Me: What makes you think about heaven?
R2: Dadi (maternal grandmother) said Tez and Nero are in heaven (the two cats that have lived with my parents over the preceding two decades; Tez recently died).
Me: I think she’s right, they are in heaven.
R2: How do you go to heaven?
Me: You only can go there after you die
R2: What do you do there?
Me: I think you get to be happy there and be the person you want to be, or the person you wanted to be. You can see the people you care about.
R2: That doesn’t make sense. If you can only go there after you are dead you would be a zombie.
Me: Uhm, well, that’s a good point. I think once you get to heaven you can be like you were here.
R2: What about you and mommy? If you die and are in heaven can I visit you?
Me: Unfortunately no, you can’t go there if you are still alive.
R2: But how will I see you?
Me: You can always think about us and the good memories you have of us.
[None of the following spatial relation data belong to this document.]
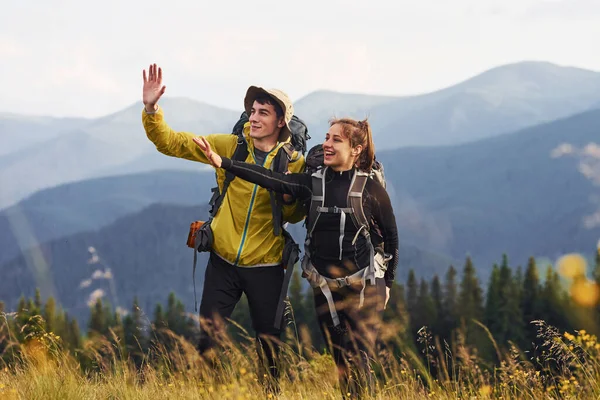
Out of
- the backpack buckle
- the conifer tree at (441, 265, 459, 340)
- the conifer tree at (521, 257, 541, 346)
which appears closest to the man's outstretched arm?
the backpack buckle

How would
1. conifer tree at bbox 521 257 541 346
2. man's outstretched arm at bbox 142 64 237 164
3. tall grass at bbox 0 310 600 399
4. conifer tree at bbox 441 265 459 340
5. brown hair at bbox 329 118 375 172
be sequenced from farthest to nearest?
conifer tree at bbox 441 265 459 340
conifer tree at bbox 521 257 541 346
man's outstretched arm at bbox 142 64 237 164
brown hair at bbox 329 118 375 172
tall grass at bbox 0 310 600 399

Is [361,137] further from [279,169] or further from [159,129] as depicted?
[159,129]

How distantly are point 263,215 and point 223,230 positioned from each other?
1.10 feet

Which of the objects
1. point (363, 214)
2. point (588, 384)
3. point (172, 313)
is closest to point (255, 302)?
point (363, 214)

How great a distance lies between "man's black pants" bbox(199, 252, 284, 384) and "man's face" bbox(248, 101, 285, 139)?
41.0 inches

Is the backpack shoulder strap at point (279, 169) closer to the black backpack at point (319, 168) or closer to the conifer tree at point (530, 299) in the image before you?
the black backpack at point (319, 168)

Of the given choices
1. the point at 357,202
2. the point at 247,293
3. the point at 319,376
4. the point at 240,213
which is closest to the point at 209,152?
the point at 240,213

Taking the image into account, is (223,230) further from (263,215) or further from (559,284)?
(559,284)

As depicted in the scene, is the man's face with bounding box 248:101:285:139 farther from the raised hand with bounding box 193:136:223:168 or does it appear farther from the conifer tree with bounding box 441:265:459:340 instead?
the conifer tree with bounding box 441:265:459:340

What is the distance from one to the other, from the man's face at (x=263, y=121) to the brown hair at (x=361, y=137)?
72 cm

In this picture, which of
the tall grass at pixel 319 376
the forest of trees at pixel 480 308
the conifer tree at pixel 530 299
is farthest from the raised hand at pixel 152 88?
the conifer tree at pixel 530 299

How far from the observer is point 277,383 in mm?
5656

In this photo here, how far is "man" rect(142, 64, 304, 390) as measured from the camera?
237 inches

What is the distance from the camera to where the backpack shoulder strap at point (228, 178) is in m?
6.13
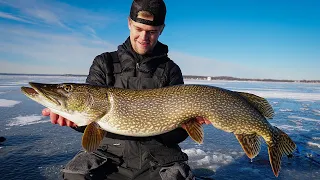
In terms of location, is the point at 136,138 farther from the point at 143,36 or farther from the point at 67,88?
the point at 143,36

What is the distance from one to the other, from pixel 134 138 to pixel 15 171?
2.10 meters

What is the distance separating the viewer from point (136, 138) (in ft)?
9.65

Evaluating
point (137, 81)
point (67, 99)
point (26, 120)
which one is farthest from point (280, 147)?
point (26, 120)

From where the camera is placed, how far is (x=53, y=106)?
2.67 meters

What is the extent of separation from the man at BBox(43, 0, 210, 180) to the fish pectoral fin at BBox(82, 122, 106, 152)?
241 millimetres

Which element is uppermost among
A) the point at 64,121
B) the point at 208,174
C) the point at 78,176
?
the point at 64,121

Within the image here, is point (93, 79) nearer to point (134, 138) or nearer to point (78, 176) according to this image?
point (134, 138)

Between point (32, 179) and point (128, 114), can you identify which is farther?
point (32, 179)

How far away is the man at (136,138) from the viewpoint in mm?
2768

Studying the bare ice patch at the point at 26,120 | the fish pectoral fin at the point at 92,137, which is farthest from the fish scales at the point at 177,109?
the bare ice patch at the point at 26,120

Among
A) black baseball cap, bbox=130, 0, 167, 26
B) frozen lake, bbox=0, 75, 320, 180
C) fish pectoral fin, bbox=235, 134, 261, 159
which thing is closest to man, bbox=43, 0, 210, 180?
black baseball cap, bbox=130, 0, 167, 26

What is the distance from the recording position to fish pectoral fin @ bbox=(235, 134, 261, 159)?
2787mm

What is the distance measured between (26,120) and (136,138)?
217 inches

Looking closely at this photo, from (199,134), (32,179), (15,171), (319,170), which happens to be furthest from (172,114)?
(319,170)
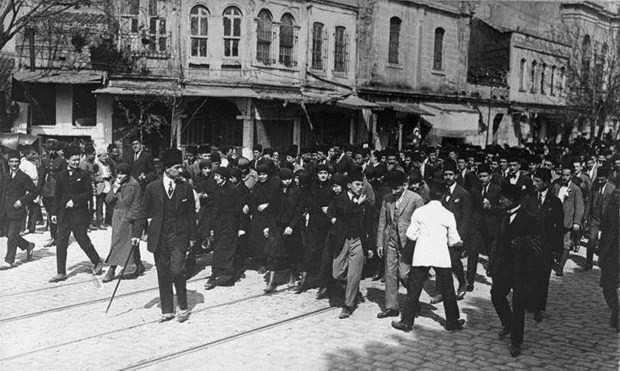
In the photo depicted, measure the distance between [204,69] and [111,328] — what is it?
54.2 ft

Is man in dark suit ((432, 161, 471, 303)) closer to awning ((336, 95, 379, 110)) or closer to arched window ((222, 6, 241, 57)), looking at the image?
awning ((336, 95, 379, 110))

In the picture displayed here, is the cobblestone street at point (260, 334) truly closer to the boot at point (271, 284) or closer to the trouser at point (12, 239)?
the boot at point (271, 284)

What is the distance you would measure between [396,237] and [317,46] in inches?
717

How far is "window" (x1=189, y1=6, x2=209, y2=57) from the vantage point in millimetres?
23547

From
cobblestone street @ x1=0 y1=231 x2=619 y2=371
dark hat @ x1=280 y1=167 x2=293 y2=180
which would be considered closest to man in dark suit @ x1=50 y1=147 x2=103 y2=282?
cobblestone street @ x1=0 y1=231 x2=619 y2=371

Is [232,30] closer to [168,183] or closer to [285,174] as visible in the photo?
[285,174]

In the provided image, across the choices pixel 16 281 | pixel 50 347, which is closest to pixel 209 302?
pixel 50 347

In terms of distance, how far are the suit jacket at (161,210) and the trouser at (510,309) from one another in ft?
13.2

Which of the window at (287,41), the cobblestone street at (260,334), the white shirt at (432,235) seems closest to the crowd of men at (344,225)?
the white shirt at (432,235)

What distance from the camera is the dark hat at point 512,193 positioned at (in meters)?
8.52

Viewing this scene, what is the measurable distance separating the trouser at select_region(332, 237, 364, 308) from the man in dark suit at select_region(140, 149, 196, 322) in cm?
215

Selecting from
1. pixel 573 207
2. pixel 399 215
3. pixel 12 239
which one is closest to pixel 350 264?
pixel 399 215

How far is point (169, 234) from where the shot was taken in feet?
28.6

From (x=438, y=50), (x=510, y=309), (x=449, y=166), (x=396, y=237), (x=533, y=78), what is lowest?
(x=510, y=309)
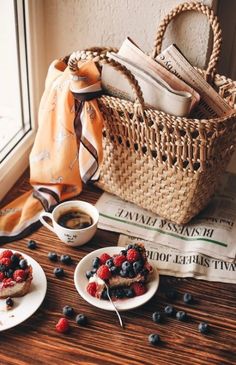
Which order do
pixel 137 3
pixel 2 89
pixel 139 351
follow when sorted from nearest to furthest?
pixel 139 351, pixel 137 3, pixel 2 89

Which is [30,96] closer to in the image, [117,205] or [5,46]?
[5,46]

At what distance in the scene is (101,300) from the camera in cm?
90

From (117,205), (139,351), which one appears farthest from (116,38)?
(139,351)

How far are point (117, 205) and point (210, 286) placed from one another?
0.90 ft

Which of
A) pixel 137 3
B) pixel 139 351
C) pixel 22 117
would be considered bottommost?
pixel 139 351

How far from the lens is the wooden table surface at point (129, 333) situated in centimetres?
83

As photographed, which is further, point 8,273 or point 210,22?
point 210,22

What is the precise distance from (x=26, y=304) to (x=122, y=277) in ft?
0.54

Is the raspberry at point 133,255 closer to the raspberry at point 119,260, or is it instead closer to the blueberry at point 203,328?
the raspberry at point 119,260

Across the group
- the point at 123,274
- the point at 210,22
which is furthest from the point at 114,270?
the point at 210,22

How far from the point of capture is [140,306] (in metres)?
0.91

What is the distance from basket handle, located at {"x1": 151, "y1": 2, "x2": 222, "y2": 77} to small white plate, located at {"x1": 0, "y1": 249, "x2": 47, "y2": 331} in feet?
1.69

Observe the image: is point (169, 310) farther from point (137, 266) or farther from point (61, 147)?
point (61, 147)

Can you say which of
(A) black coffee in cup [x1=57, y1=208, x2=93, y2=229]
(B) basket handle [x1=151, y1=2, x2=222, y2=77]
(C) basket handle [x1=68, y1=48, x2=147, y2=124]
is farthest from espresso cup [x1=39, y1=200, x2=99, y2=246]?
(B) basket handle [x1=151, y1=2, x2=222, y2=77]
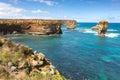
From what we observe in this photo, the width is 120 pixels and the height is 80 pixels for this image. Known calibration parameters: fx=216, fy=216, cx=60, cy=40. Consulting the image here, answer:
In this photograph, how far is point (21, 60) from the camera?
55.9 feet

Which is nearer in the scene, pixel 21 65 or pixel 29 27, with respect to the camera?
pixel 21 65

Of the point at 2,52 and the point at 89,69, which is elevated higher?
the point at 2,52

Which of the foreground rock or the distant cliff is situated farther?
the distant cliff

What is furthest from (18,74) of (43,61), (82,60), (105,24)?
(105,24)

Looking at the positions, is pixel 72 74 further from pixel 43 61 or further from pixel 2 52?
pixel 2 52

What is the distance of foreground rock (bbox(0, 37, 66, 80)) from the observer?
1477 centimetres

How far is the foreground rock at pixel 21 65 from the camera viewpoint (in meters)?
14.8

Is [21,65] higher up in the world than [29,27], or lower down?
higher up

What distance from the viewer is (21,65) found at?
53.6ft

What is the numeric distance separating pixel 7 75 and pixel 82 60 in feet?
72.4

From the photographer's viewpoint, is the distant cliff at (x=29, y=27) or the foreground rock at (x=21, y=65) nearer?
the foreground rock at (x=21, y=65)

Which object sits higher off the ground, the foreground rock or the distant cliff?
the foreground rock

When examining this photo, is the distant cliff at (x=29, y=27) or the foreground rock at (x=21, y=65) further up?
the foreground rock at (x=21, y=65)

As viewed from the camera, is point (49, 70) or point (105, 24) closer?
point (49, 70)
And you can come to where we are buried and visit us there and that will help you remember us.
R2: <Suddenly crying> But I won’t be able to see you? Who will take care of me? I’ll miss you
Me: <tearing up but not crying> We aren’t going to die for a long time. But when we do, you’ll be able to remember us and think about us. You’ll have lots of friends and family here with you, and they will help take care of you. But hopefully you will be a grown-up when we die and you can take care of yourself.
R2: <A little less crying> Ok. <Pause> Can I have a hug? (We’re in the middle of nowhere still 50 miles from our destination)
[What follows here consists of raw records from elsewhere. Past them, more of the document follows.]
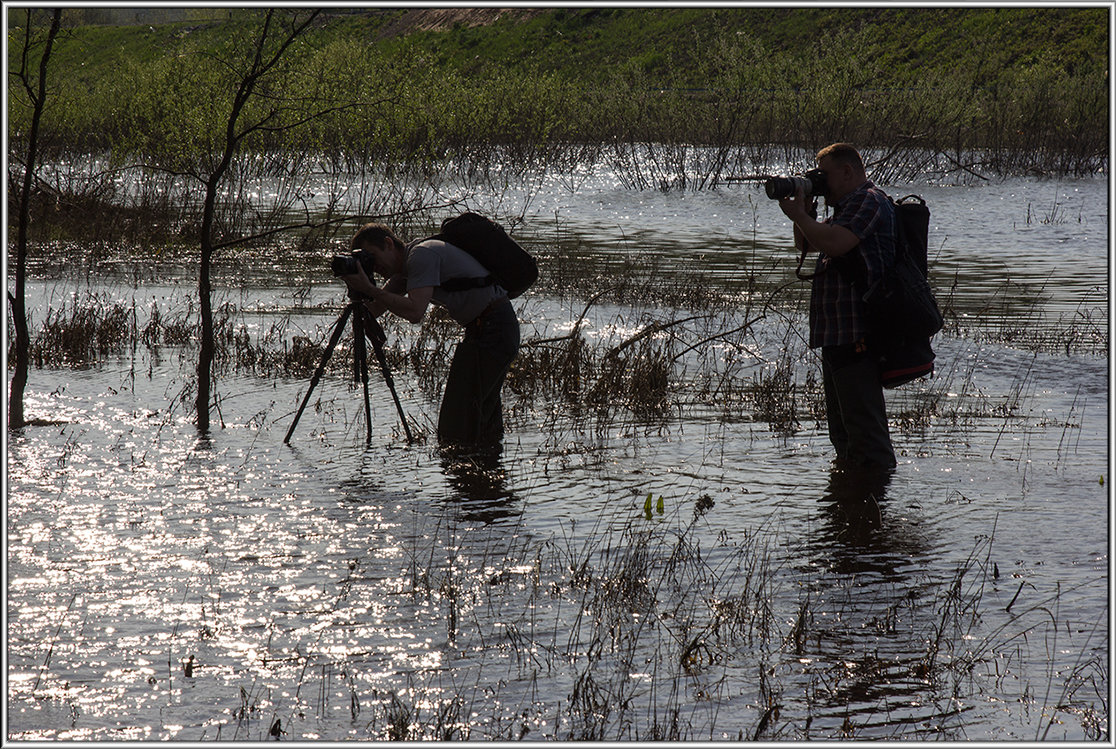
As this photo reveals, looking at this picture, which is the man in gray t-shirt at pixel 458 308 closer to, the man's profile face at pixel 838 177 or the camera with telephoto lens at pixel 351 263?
the camera with telephoto lens at pixel 351 263

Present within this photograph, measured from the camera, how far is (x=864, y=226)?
5805mm

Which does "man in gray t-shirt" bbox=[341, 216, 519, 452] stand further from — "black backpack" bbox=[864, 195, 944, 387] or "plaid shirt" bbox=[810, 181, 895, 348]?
"black backpack" bbox=[864, 195, 944, 387]

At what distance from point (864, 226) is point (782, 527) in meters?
1.72

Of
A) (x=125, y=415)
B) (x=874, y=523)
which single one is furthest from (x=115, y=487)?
(x=874, y=523)

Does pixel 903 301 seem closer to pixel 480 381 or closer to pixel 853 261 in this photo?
pixel 853 261

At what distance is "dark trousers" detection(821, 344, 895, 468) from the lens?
6.14m

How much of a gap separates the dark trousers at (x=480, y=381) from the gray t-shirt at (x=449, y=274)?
93 mm

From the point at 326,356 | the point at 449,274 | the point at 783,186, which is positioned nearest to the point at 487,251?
the point at 449,274

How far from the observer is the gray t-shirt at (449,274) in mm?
6594

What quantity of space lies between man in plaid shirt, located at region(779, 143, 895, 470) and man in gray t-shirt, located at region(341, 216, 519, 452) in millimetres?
2078

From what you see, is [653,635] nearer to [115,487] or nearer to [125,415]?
[115,487]

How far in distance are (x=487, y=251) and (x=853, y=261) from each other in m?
2.38

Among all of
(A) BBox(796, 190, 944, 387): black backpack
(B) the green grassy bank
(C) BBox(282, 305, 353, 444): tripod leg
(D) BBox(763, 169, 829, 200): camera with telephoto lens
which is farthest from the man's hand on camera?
(B) the green grassy bank

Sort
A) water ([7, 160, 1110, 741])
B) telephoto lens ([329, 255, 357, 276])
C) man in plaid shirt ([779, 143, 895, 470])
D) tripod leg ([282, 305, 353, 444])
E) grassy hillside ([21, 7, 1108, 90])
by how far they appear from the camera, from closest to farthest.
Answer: water ([7, 160, 1110, 741]) < man in plaid shirt ([779, 143, 895, 470]) < telephoto lens ([329, 255, 357, 276]) < tripod leg ([282, 305, 353, 444]) < grassy hillside ([21, 7, 1108, 90])
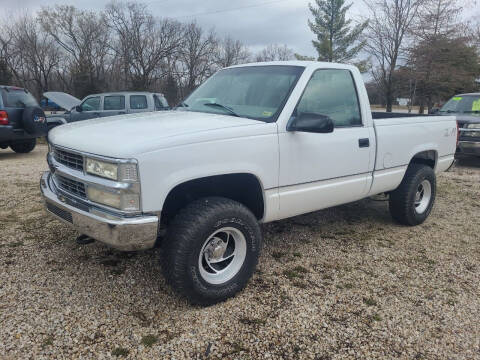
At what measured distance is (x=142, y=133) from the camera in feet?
8.49

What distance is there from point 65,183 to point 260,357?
77.0 inches

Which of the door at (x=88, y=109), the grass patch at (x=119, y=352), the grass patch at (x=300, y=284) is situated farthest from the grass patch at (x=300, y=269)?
the door at (x=88, y=109)

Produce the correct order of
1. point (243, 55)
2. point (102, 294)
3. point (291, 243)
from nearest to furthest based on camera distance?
point (102, 294) < point (291, 243) < point (243, 55)

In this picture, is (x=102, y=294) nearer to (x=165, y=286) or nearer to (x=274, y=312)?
(x=165, y=286)

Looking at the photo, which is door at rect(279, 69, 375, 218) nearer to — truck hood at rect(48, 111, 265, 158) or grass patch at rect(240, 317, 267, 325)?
truck hood at rect(48, 111, 265, 158)

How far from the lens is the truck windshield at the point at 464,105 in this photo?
30.7 ft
Me: Of course, as soon as we get out of the car.
<Crying stops>
Opiate of the Masses
If you don’t believe in God/Allah or follow some other semi-organized religion, this discussion could go in a completely different direction. Even if you do have a religious inclination, it could go differently.
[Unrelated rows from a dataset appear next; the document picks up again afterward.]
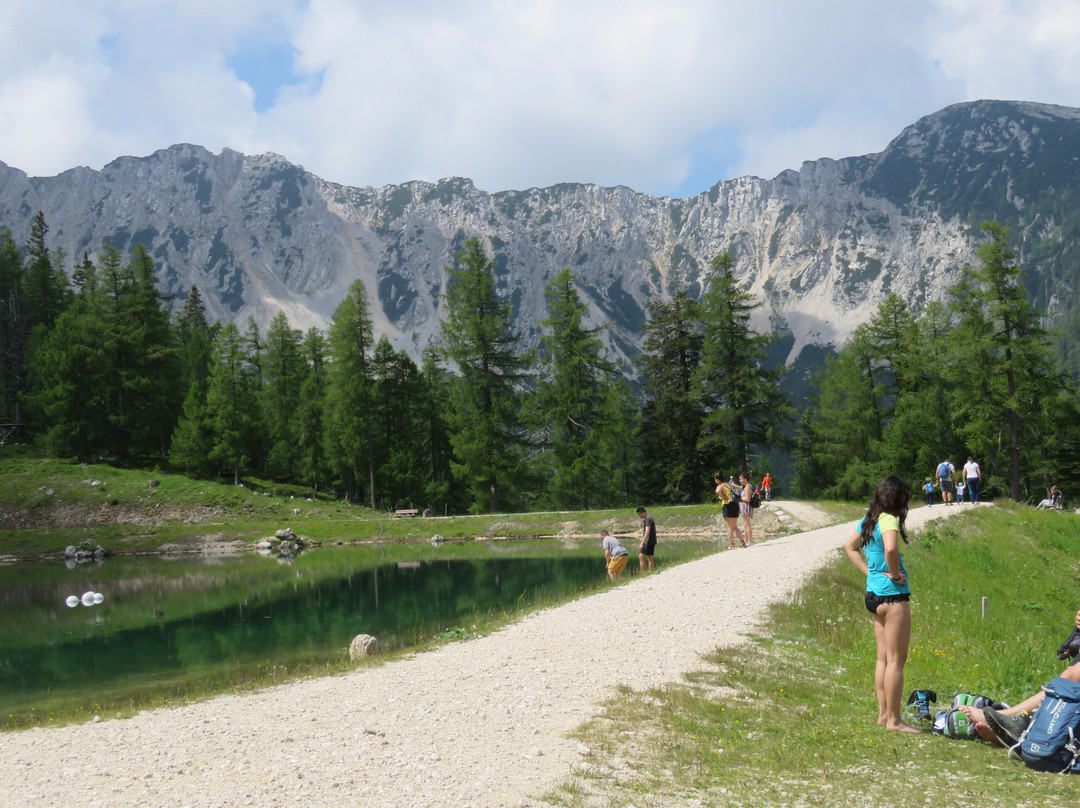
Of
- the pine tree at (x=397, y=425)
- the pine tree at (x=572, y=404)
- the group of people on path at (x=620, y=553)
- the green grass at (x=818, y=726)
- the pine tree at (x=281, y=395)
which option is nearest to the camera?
the green grass at (x=818, y=726)

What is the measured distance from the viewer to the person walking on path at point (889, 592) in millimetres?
7613

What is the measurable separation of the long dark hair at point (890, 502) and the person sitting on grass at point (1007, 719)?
1.88 meters

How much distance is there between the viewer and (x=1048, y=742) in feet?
22.0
Rogue Two is young enough to have a fairly clear picture of what is important to him — he’s aware of religion but not really aware of it. What matters to him is what he can see and what he can’t see.
Whether or not you believe in heaven, death is death. When my wife and I die, he will not be seeing us on Earth anymore.
Promises of seeing us again in heaven would be nebulous; the thought of us “looking down” or “always being there” would likely be confusing (and if he thought we were zombies, it may be scary).
When an adults has a loved one die, thoughts of seeing our loved one again in heaven, or the idea of them looking down on us as an angel do not usually assuage our fears or feelings of loss.
Whether or not it’s true or whether or not you believe it, not only does it feel cliché to say, it doesn’t seem to really help a grown-up feel better, and I did not want to say that to him.
He did not ask about Hell, nor did I bring it up. We moved on to other topics and listened to music. The rest of the drive was uneventful. We finally arrived at our destination — the Baskin Robbins by our home.
As soon as I opened his door, he asked for a hug. We gave each other big bear hugs, and went in for some ice cream.